Dataset excerpts:
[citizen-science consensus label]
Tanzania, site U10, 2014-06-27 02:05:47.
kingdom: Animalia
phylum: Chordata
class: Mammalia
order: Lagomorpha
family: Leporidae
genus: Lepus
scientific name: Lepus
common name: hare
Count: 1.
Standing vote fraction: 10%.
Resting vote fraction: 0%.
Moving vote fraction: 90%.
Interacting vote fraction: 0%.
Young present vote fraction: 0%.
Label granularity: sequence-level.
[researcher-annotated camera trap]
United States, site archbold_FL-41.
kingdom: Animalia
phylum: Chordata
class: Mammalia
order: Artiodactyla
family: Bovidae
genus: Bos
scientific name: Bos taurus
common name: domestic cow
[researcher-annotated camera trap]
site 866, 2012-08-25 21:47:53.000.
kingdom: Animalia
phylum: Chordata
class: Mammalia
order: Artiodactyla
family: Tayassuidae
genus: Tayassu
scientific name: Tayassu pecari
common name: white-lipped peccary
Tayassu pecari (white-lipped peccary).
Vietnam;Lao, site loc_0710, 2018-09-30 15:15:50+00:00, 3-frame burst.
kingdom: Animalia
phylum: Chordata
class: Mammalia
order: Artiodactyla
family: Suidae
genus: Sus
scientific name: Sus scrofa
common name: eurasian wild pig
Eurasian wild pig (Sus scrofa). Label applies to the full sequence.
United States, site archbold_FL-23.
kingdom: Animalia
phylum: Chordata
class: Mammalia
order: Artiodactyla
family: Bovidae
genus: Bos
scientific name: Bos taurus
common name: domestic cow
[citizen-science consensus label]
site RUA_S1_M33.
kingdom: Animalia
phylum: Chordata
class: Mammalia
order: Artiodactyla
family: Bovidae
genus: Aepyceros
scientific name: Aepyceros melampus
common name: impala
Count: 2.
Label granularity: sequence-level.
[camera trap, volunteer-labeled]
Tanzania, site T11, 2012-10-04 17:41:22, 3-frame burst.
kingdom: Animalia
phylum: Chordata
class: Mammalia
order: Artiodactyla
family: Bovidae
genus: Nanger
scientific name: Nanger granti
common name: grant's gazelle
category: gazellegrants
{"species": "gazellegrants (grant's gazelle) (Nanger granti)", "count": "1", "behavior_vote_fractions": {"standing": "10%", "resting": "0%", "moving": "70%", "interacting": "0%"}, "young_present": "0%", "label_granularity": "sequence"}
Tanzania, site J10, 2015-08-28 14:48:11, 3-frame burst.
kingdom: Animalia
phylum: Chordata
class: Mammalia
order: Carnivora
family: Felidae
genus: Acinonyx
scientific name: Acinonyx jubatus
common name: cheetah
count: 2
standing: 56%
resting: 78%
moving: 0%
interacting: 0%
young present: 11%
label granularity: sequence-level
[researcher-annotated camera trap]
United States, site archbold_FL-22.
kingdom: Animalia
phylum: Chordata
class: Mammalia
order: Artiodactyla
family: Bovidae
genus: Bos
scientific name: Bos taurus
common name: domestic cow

PROBLEM ->
Return, from the data, each line that has the word "site" in it.

EXERCISE SOLUTION ->
Tanzania, site U10, 2014-06-27 02:05:47.
United States, site archbold_FL-41.
site 866, 2012-08-25 21:47:53.000.
Vietnam;Lao, site loc_0710, 2018-09-30 15:15:50+00:00, 3-frame burst.
United States, site archbold_FL-23.
site RUA_S1_M33.
Tanzania, site T11, 2012-10-04 17:41:22, 3-frame burst.
Tanzania, site J10, 2015-08-28 14:48:11, 3-frame burst.
United States, site archbold_FL-22.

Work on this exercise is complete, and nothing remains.